Foot & Ankle International | 2004

THE ROLE OF THE INTEROSSEOUS TALOCALCANEAL LIGAMENT IN SUBTALAR JOINT STABILITY

Yuki Tochigi; Annunziato Amendola; M. James Rudert; Thomas E. Baer; Thomas D. Brown; Stephen L. Hillis; Charles L. Saltzman

Background: Injury of the interosseous talocalcaneal ligament (ITCL) has been recognized as a cause of subtalar instability, though lack of an accepted clinical test has limited the ability of clinicians to reliably make the diagnosis. Clinical effects of ITCL failure remain unclear because of insufficient understanding of the role of the ligament. Methods: Load-displacement characteristics of the subtalar joint were studied in six cadaver specimens using an axial distraction test and a transverse multi-direction drawer test. In all tests, cyclic loading (+/−60 N) was applied, and load-displacement responses were collected before and after sectioning of the ITCL. Two parameters were used to analyze the data: neutral-zone laxity as a measure of joint play, and flexibility as a measure of resistance to applied force. Results: In the axial distraction test, sectioning increased both neutral-zone laxity and flexibility (p = .01 and .02, respectively). In the transverse test, sectioning caused increase of both neutral-zone laxity and flexibility (p <.001, for each). Neutral-zone laxity increased most greatly along an axis defined roughly by the posterior aspect of the fibula and the central region of the medial malleolus. Flexibility increased most in the medial direction (p <.05, for each). Conclusions: Results confirmed the role of the ITCL in maintaining apposition of the subtalar joint, as well as suggested its role in stabilizing the subtalar joint against drawer forces applied to the calcaneus from lateral to medial. The dominant direction of increased neutral-zone laxity described above suggests the optimal direction for detecting subtalar instability involved with ITCL injury. Clinical Relevance: ITCL failure may result in subtalar instability and should be examined with a drawer force along the preferential axis roughly from the posterior aspect of the fibula to the central region of the medial malleolus. Further clinical evaluation is required to determine whether ITCL failure is reliably detectable.

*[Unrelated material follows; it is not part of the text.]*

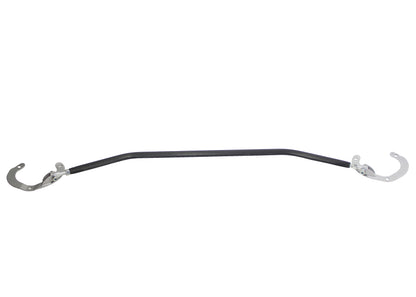 Whiteline Brace Strut Tower Alloy Adjustable Subaru Legacy 2004-2009 KSB630 Photo - out of package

Journal of Orthopaedic Research | 2008

Correlation of dynamic cartilage contact stress aberrations with severity of instability in ankle incongruity.

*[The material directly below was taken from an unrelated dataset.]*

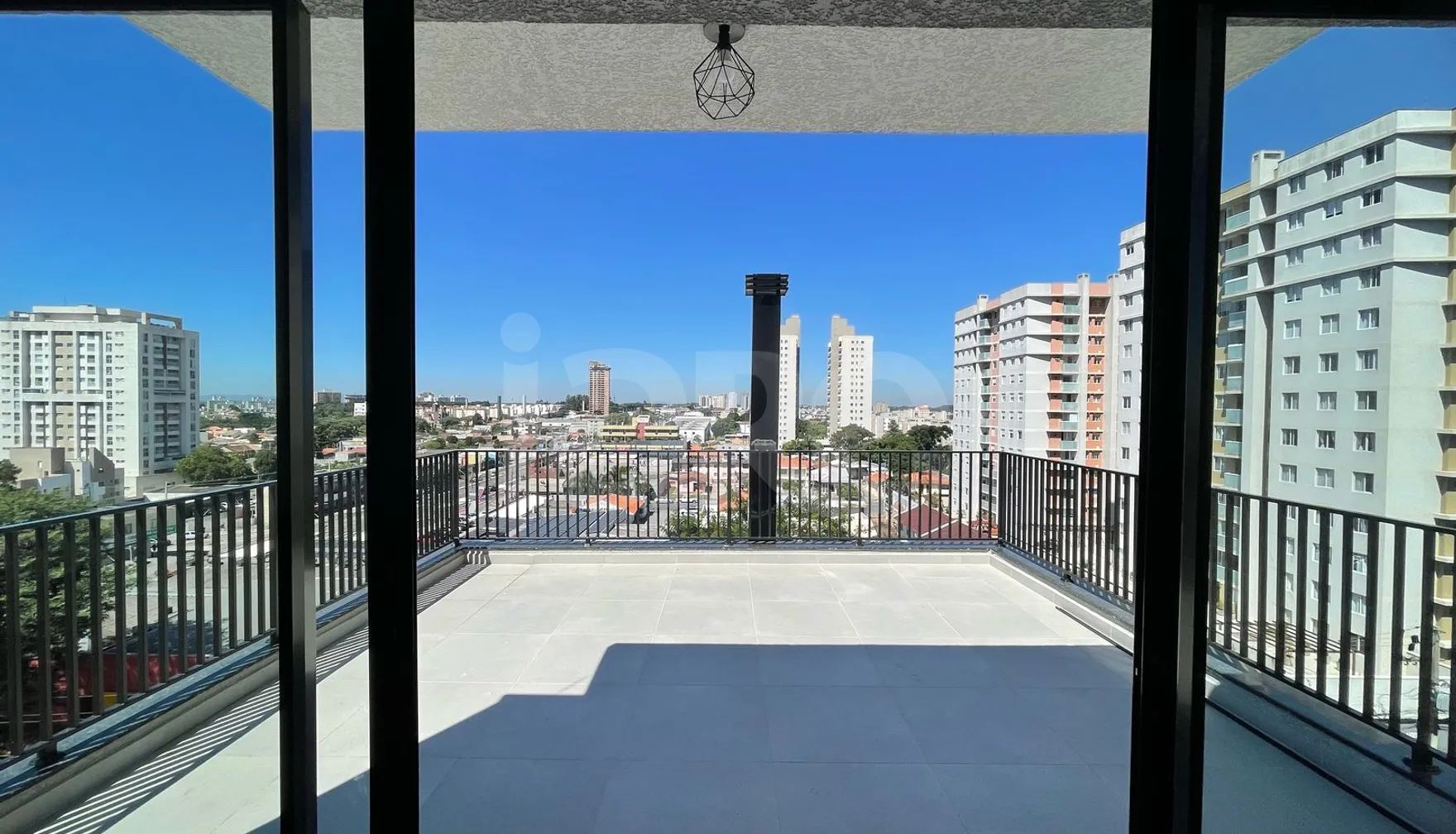 Dom Gabardo - Cobertura com 85,97 m², em Capão Raso — foto 16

Yuki Tochigi; M. James Rudert; Todd O. McKinley; Douglas R. Pedersen; Thomas D. Brown

Joint instability is presumed to cause abnormality in cartilage contact mechanics, which accumulatively damages the articular surface, leading to osteoarthritis. The purpose of this study was to clarify the effect of instability on dynamic cartilage contact mechanics. Using human ankle cadaver specimens, potentially unstable ankles were modeled by introducing a coronally directed step‐off incongruity of the anterior tibial surface and/or by transecting the anterior talofibular ligament. Specimens were subjected to a duty cycle with quasi‐physiologic stance‐phase motion and loading. AP tibial forces were modulated, causing a controlled, quantifiable ankle subluxation during the duty cycle. Instantaneous changes in local articular contact stresses were continuously measured using a thin, flexible pressure transducer. Tests were repeated while varying the tibial surface condition (anatomic, 1‐mm step‐off, and 2‐mm step‐off), both before and after transection of the anterior talofibular ligament, with various AP force magnitudes, so that situations of various degrees of instability were created for each specimen. Instability events occurred when the step‐off incongruity was introduced, with the abnormality in joint kinematics being greater after ligament transection. Contact stress data revealed that these instability events involved distinctly abrupt increases/decreases in local articular contact stresses, and that the degree of abruptness was correlated nearly linearly with the abnormality in kinematics. The severity of contact stress aberration appeared to be correlated with the degree of instability. Given this linear relationship, even small instability events presumably involve appreciable abnormality in dynamic joint contact mechanics.